Middleware
Middleware functions act as gatekeepers or processors for your requests. They execute sequentially before your main route handler, allowing you to implement cross-cutting concerns like logging, authentication, data pre-processing, and more.
BurgerAPI embraces middleware with support for both global (all routes) and route-specific application.
Defining Middleware
A middleware is essentially a function that receives the BurgerRequest object.
- To continue processing: The middleware should return
undefined. - To stop processing and respond early: The middleware can return a
Responseobject directly. - To run after the route handler: The middleware can return a function that will be called after the route handler.

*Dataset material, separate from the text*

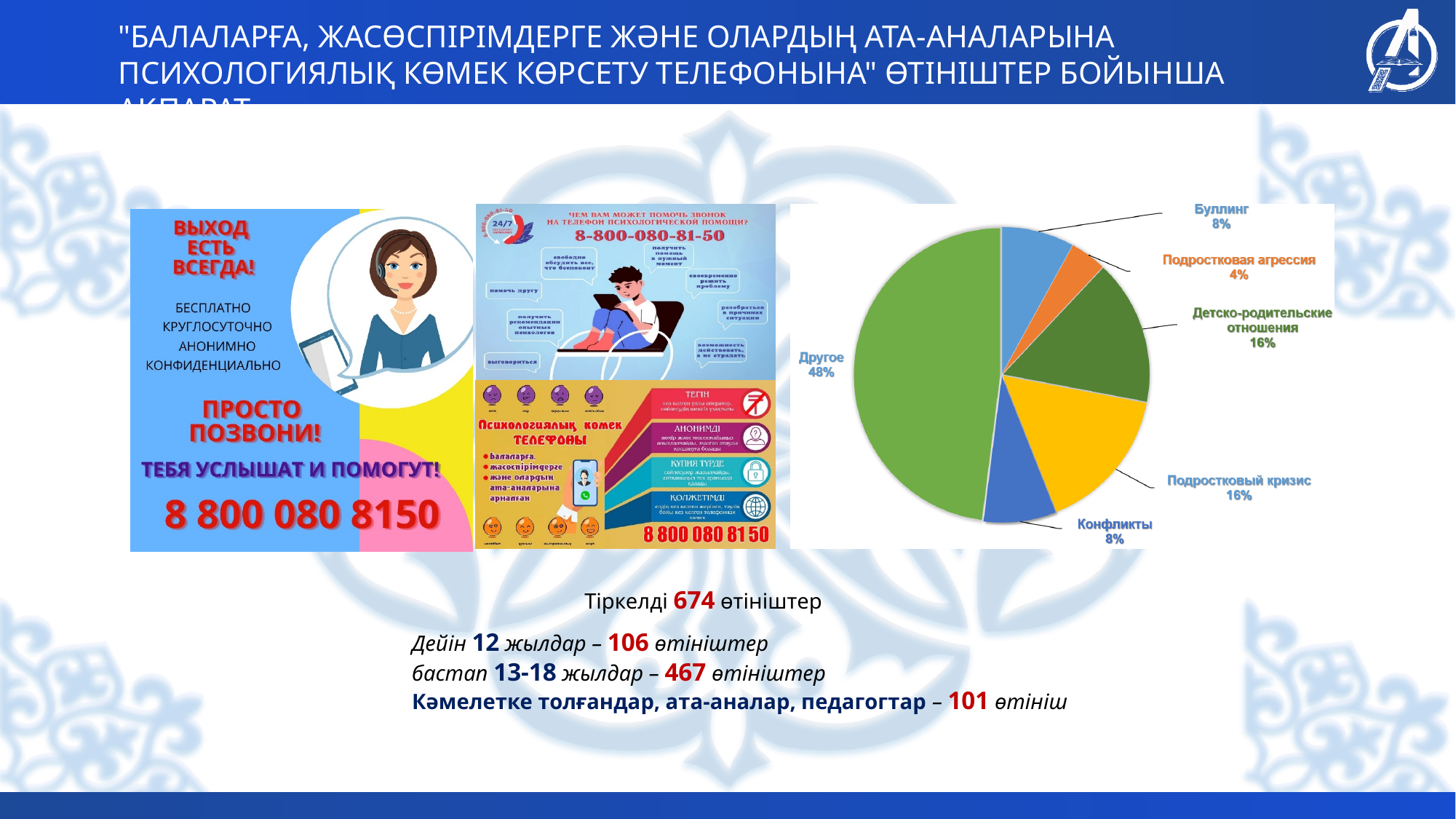
Which category has the smallest slice in the pie chart? Подростковая агрессия In the pie chart, what share is labelled for Детско-родительские отношения? 16% In the pie chart, what share is labelled for Буллинг? 8% In the pie chart, what is the difference between the shares for Другое and Подростковый кризис? 32% In the pie chart, what colour is the slice for Подростковый кризис? yellow Which category has the largest slice in the pie chart? Другое In the pie chart, which is larger: the share for Детско-родительские отношения or the share for Конфликты? Детско-родительские отношения What kind of chart is shown on the right side of the slide? pie chart In the pie chart, what share is labelled for Другое? 48% In the pie chart, what share is labelled for Подростковая агрессия? 4% How many slices does the pie chart have? 6 In the pie chart, what share is labelled for Конфликты? 8%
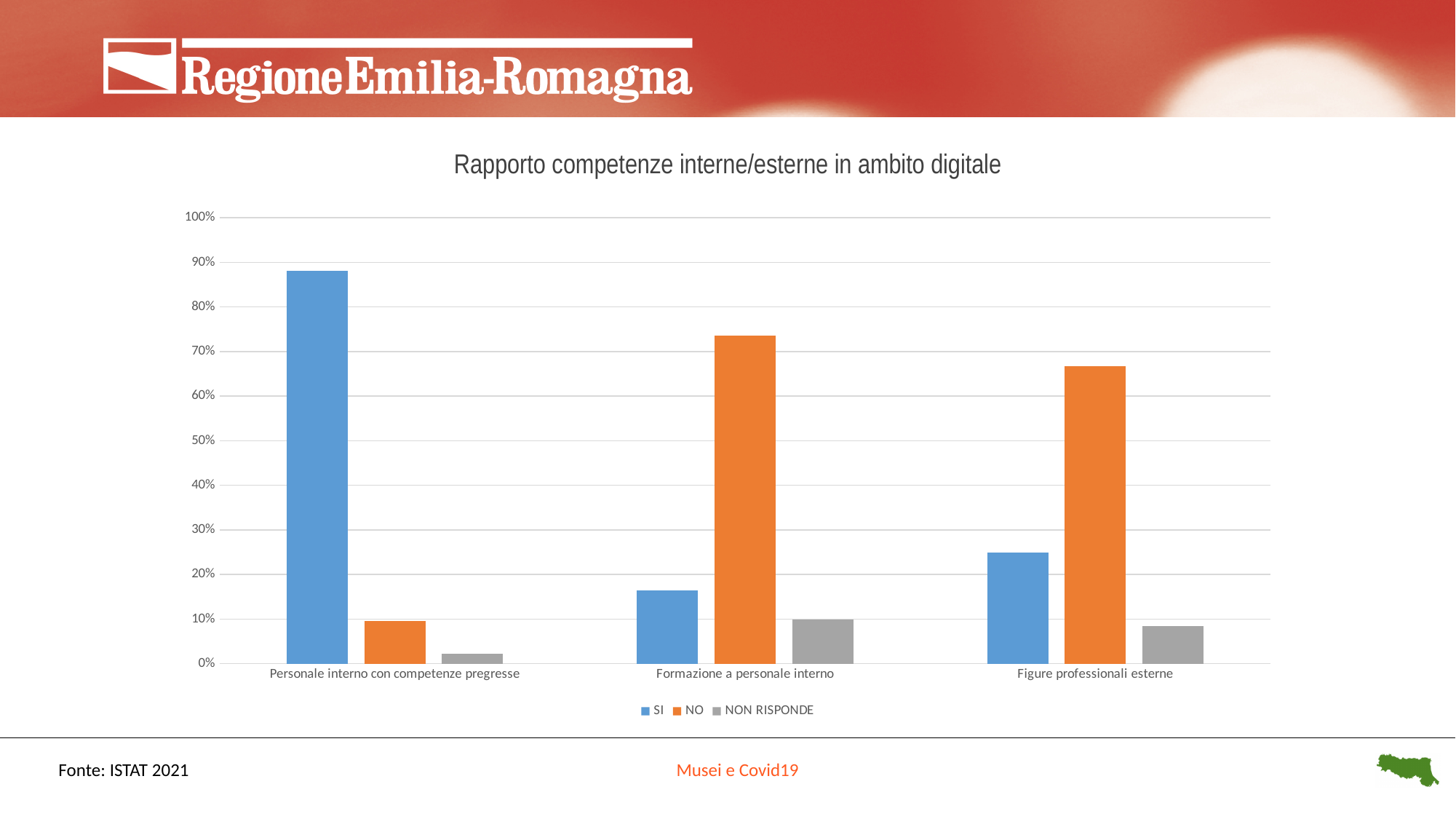
Is the NO value for Figure professionali esterne greater or less than 70%? less How many series does the legend list? 3 For Figure professionali esterne, which is larger: the SI value or the NO value? NO Which series is shown in orange in the legend? NO What kind of chart is shown on the slide? bar chart How many categories are shown on the x axis? 3 Is the SI value for Personale interno con competenze pregresse greater or less than 80%? greater Which category has the highest SI value? Personale interno con competenze pregresse Is the SI value for Formazione a personale interno greater or less than 20%? less What is the title of the chart? Rapporto competenze interne/esterne in ambito digitale Which category has the lowest NON RISPONDE value? Personale interno con competenze pregresse Which category has the highest NO value? Formazione a personale interno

import type { Middleware, BurgerRequest, BurgerNext } from "burger-api";
// Example: Simple API Key Authentication
export const apiKeyAuth: Middleware = (
req: BurgerRequest
): BurgerNext | Response => {
const apiKey = req.headers.get("X-API-Key");
if (!apiKey || apiKey !== process.env.SECRET_API_KEY) {
// If invalid, stop here and return a 401 Unauthorized response
console.warn(`Unauthorized attempt to access ${req.url}`);
return new Response("Invalid or missing API Key", { status: 401 });
}
// Key is valid, optionally attach data to the request for later handlers
// Note: This requires extending the BurgerRequest type or using a different mechanism
// (req as any).isAuthenticated = true;
console.log(`API Key validated for ${req.url}`);
// Key is valid, continue to the next middleware or handler
return undefined; // <<< Important: return undefined to continue
};
BurgerRequest: The incoming request object. Middleware can potentially add custom properties to it, although type safety requires careful handling.

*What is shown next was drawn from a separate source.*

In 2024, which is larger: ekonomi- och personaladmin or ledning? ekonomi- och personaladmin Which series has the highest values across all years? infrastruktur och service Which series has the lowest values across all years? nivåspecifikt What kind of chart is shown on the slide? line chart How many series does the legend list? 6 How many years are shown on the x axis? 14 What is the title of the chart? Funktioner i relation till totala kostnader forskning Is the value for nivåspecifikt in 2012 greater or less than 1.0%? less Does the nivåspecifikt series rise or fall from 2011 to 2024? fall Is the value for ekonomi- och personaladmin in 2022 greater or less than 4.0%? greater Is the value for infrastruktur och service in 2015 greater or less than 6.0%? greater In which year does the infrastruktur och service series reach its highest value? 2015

BurgerNext | Response: The function can return undefined (which corresponds to BurgerNext) or a Response object to stop processing and send a response immediately or a function to run after the route handler.
Global Middleware
Need a function to run on every single request? Use globalMiddleware in the Burger constructor. These run first.
import { Burger } from "burger-api";
import { requestLogger } from "./middleware/logging"; // Example logger
import { apiKeyAuth } from "./middleware/auth";
const burger = new Burger({
apiDir: "api",
// Log all requests, then check API key
globalMiddleware: [requestLogger, apiKeyAuth],
// ... other options
});
burger.serve(4000);
Route-Specific Middleware
For logic that only applies to certain endpoints (e.g., admin checks, specific data loading), export a middleware array from the route.ts file.

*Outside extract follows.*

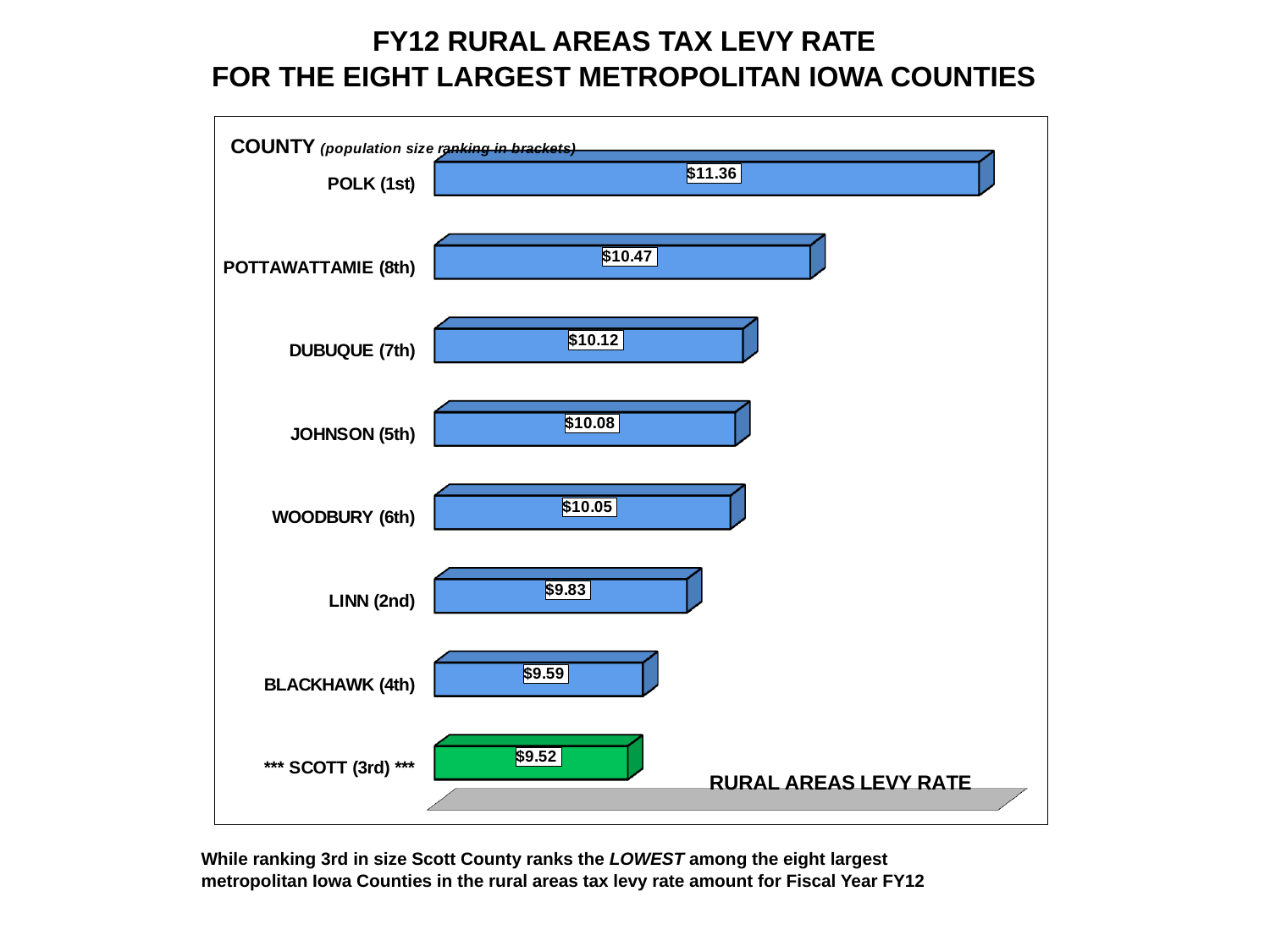
What is the population size ranking shown in brackets for Woodbury County? 6th What is the rural areas tax levy rate for Dubuque County? $10.12 Which county's bar is coloured green instead of blue? Scott What is the rural areas tax levy rate for Polk County? $11.36 Which county has the highest rural areas tax levy rate? Polk What kind of chart is shown on the slide? Bar chart What is the difference between the levy rates of Polk County and Scott County? $1.84 What is the rural areas tax levy rate for Scott County? $9.52 What is the difference between the levy rates of Pottawattamie County and Linn County? $0.64 Which county has a higher rural areas tax levy rate, Linn or Blackhawk? Linn How many counties are shown in the chart? 8 Which county has the lowest rural areas tax levy rate? Scott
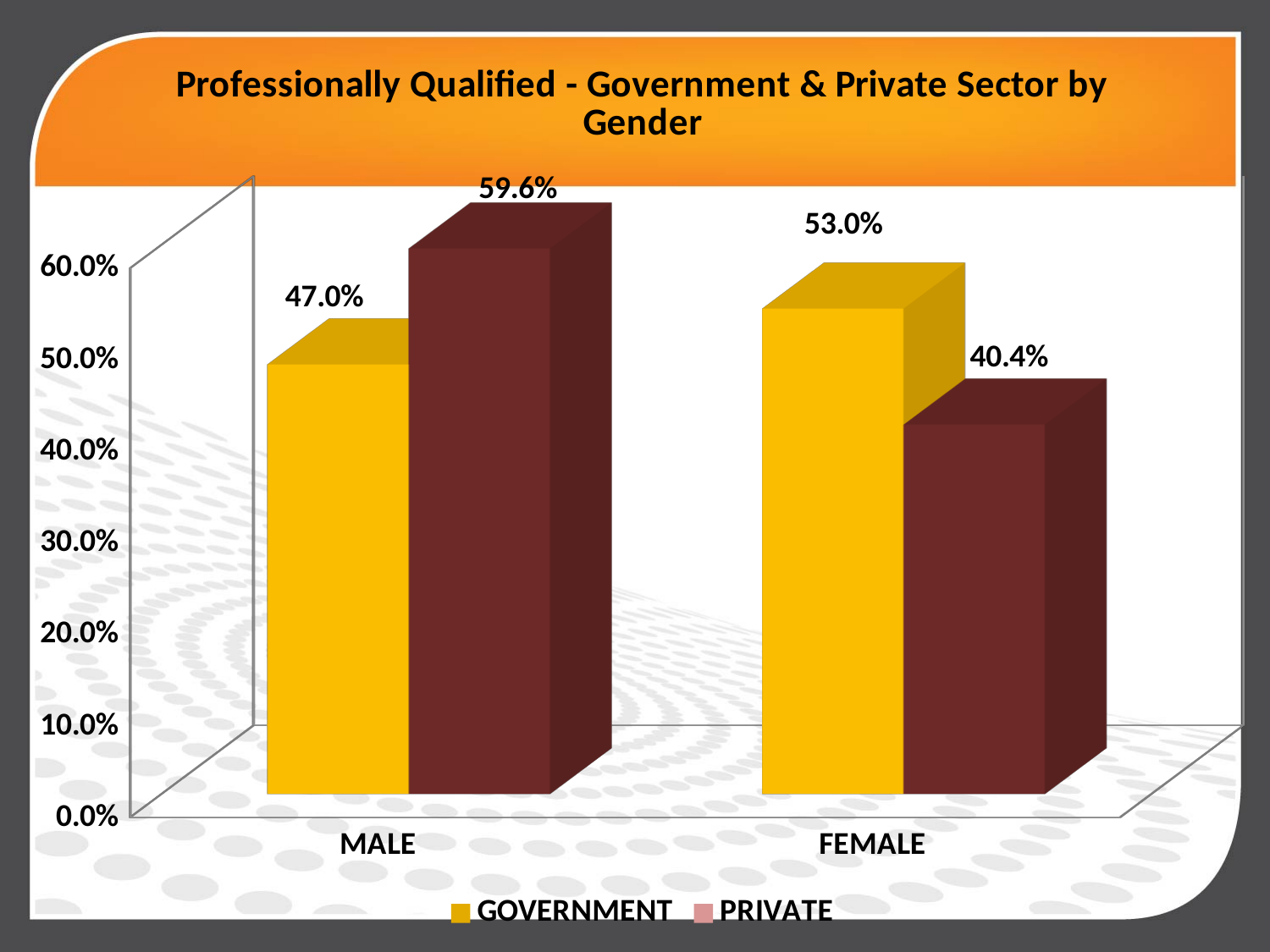
What is the Private value for Female? 40.4% What kind of chart is shown on the slide? bar chart How many categories are shown on the x axis? 2 What is the Government value for Male? 47.0% Is the Government value for Female larger or smaller than the Private value for Female? larger What is the Government value for Female? 53.0% What is the difference between the Government and Private values for Female? 12.6% How many series does the legend list? 2 What is the difference between the Private and Government values for Male? 12.6% Which gender has the higher Private value? Male Which gender has the lower Government value? Male What is the Private value for Male? 59.6%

import type { Middleware, BurgerRequest } from "burger-api";
// Example: Check if the request is authenticated as an admin
// (Assumes a previous middleware attached user info)
const checkAdminRole: Middleware = (req) => {
// const user = (req as any).user; // Example: Accessing user data
// if (user?.role !== 'admin') {
// return new Response('Forbidden: Admin access required', { status: 403 });
// }
console.log("Admin role verified for /admin/users");
return undefined; // Role is admin, continue
};
// Apply this middleware specifically to this route
export const middleware: Middleware[] = [checkAdminRole];
// Route handler (only runs if checkAdminRole returns undefined)
export function GET(req: BurgerRequest) {
return Response.json({
users: [
/* admin data */
],
});
}
Execution Order
Understanding the order in which middleware runs is crucial:
- ➡️ Global Middleware: Runs first, in the order defined in the
Burgerconstructor'sglobalMiddlewarearray. - ➡️ Validation Middleware: If a
schemais exported for the matched route, Zod validation runs automatically. (See Validation) - ➡️ Route-Specific Middleware: Runs next, in the order defined in the
route.tsfile'smiddlewarearray. - ➡️ Route Handler: Finally, if all preceding middleware returned
undefined, the main route handler function (e.g.,GET,POST) is executed.
Short-Circuiting: If any middleware function returns a Response object, the chain stops immediately, and that response is sent to the client.